● Problem to work on:
Please list every line below that contains the word "much". Case counts.
================
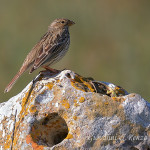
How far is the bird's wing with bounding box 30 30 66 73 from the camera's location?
18.9 ft

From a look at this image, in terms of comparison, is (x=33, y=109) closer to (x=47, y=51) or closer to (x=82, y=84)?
(x=82, y=84)

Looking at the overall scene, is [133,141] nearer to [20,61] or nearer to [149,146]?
[149,146]

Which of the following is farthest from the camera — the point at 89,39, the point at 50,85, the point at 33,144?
the point at 89,39

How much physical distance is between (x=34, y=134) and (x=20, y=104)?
0.40 metres

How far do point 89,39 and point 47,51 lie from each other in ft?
10.9

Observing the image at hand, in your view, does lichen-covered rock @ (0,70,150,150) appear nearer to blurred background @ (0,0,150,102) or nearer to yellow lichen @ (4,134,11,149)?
yellow lichen @ (4,134,11,149)

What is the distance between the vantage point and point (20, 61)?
8.38m

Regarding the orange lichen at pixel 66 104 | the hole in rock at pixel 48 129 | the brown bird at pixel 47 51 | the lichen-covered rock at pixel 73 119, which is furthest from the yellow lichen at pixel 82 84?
the brown bird at pixel 47 51

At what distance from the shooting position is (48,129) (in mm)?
4203

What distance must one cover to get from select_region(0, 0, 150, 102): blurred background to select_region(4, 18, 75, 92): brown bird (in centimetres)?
166

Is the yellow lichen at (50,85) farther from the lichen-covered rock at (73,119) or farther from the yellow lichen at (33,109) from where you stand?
the yellow lichen at (33,109)

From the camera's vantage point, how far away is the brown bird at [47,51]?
5.72 meters

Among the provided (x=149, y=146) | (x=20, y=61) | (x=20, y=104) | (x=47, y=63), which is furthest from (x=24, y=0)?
(x=149, y=146)

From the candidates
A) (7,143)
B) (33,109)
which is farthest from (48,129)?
(7,143)
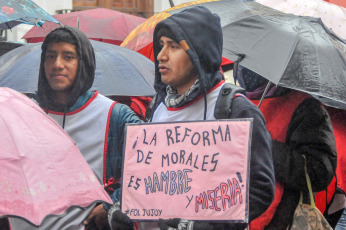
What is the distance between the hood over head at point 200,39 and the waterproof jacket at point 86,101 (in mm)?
665

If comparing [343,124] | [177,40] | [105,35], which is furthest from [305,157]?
[105,35]

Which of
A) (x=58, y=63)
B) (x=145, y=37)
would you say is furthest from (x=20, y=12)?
(x=145, y=37)

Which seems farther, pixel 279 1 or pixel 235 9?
pixel 279 1

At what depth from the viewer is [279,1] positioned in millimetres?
6473

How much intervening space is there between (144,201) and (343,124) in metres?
2.46

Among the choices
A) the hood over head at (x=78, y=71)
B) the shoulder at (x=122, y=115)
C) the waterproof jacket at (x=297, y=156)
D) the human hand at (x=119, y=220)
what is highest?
→ the hood over head at (x=78, y=71)

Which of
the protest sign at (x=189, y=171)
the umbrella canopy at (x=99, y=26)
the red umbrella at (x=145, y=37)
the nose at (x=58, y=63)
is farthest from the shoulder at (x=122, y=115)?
the umbrella canopy at (x=99, y=26)

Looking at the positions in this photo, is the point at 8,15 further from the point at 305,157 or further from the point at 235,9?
the point at 305,157

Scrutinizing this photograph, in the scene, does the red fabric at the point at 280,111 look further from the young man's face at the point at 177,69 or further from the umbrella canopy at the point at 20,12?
the umbrella canopy at the point at 20,12

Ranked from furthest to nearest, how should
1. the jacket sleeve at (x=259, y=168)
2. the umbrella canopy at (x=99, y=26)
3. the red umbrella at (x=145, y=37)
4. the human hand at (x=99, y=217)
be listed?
1. the umbrella canopy at (x=99, y=26)
2. the red umbrella at (x=145, y=37)
3. the human hand at (x=99, y=217)
4. the jacket sleeve at (x=259, y=168)

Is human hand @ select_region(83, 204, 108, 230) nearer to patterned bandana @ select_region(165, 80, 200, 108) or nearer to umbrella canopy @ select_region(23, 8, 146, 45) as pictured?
patterned bandana @ select_region(165, 80, 200, 108)

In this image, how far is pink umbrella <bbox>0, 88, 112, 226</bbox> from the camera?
265 cm

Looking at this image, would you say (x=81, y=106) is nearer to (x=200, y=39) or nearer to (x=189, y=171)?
(x=200, y=39)

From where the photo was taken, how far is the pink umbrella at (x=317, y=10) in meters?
6.26
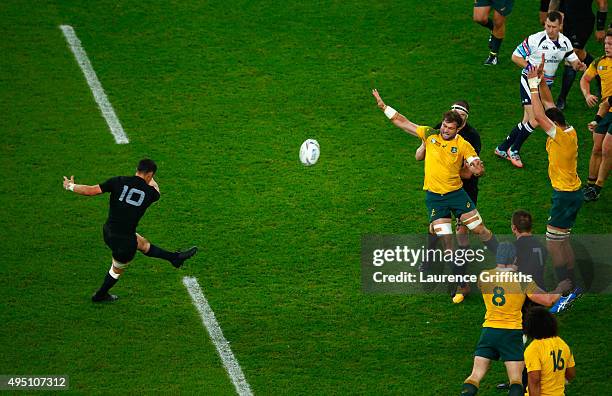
================
● Exercise result:
How much physical distance is between (x=34, y=134) and (x=20, y=104)?
How much intervening space is there between (144,201) and (343,124) in metres?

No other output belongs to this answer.